TEXTE DU DOCUMENT:
####################

Et en effet, pour lui, faire l’acteur, ça restera sans doute un moyen de « péter dans la soie » comme il l’avait promis à sa seule et unique épouse, Dorothy, cinquante-sept ans de mariage entrecoupés d’une longue liste de relations extraconjugales ! Ne pas se raser et monter à cheval : on lui en demandait pas plus pour son premier cacheton dans un épisode de Hopalong Cassidy. C’est aussi simple que ça. Cette intuition sera plus tard confirmée par une grande coach d’acteur hollywoodienne : « restez comme vous êtes ». Tant mieux pour Mitch ! Lui ne demande pas mieux que de partir à la pêche, de siroter un scotch devant le coucher de soleil et d’écouter en boucle Beethoven et Dizzie Gillespie dont il raffole tant. Et le calypso dans tout ça ? Un bon souvenir de son voyage aux Caraïbes durant lequel il passe plus de temps dans les clubs de Port-d’Espagne que sur le plateau de John Huston (Dieu seul le sait, 1957). Robert Charles Durman Mitchum (1917-1997), ambulante contradiction donc. Qui étais-tu vraiment, Mitch ? Un non-acteur ? Un chanteur exotique blanc ? Un beach bum ? Un wild boy of the road ? Sans doute un peu tout ça à la fois. Mais comme nous, on s’en laisse pas compter, on a décidé d’interroger le journaliste indé Lelo Jimmy Batista pour tenter d’y voir plus clair sur le principal intéressé à partir d’un florilège de citations. *

© Capricci
L’HOMME AU VISAGE OBSCèNE
« C’est moi, Bob Mitchum. » – inscription de Robert Mitchum, enfant, sous un dessin le représentant en cowboy.

####################

TRAVAIL DEMANDÉ:
1: Relevez, dans le texte sur Robert Mitchum, les qualificatifs proposés sous forme de questions pour dire qui était Mitch.
2: Poursuivez le texte sur Robert Mitchum après la citation qui le termine, en un paragraphe d'environ cinq phrases.

DONNÉES ENREGISTRÉES:
####################

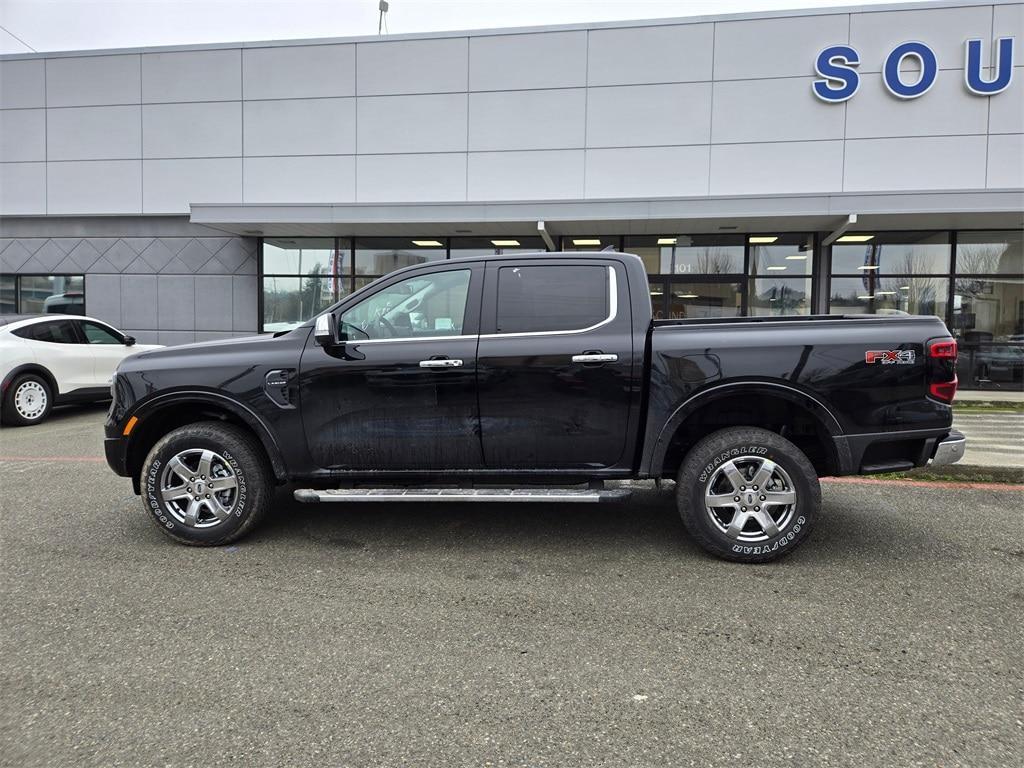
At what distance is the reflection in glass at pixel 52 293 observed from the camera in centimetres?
1595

####################

RÉPONSES AUX EXERCICES:
1: Un non-acteur ; un chanteur exotique blanc ; un beach bum ; un wild boy of the road.

2:
Lelo Jimmy Batista : C’est une citation qui arrive très tôt dans le livre et qui pose un peu les bases de l’histoire que j’avais envie de raconter : montrer, derrière le succès, le mythe, les déclarations fracassantes et les écrans de fumée, un peu du « vrai » Mitchum. Je cite à plusieurs reprises Bob Dylan dans le livre parce que ce sont, pour moi, deux personnages très proches : ils se sont forgé des identités multiples, ont inventé des histoires de toutes pièces pour que leur identité réelle ne soit jamais totalement exposée… Dylan a été très loin dans le domaine – en multipliant les contradictions, en changeant complètement de personnalité, de direction musicale et même de religion, ce qui en fait aujourd’hui encore, une des figures les plus énigmatiques de la culture populaire. Alors que Mitchum a, lui, laissé filtrer ici et là quelques bribes de sa véritable personnalité.
« Un jour, je suis rentré, je n’avais plus ma place à table. Fallait mettre les voiles » – Robert Mitchum à propos de sa vie de hobo dans les années 30.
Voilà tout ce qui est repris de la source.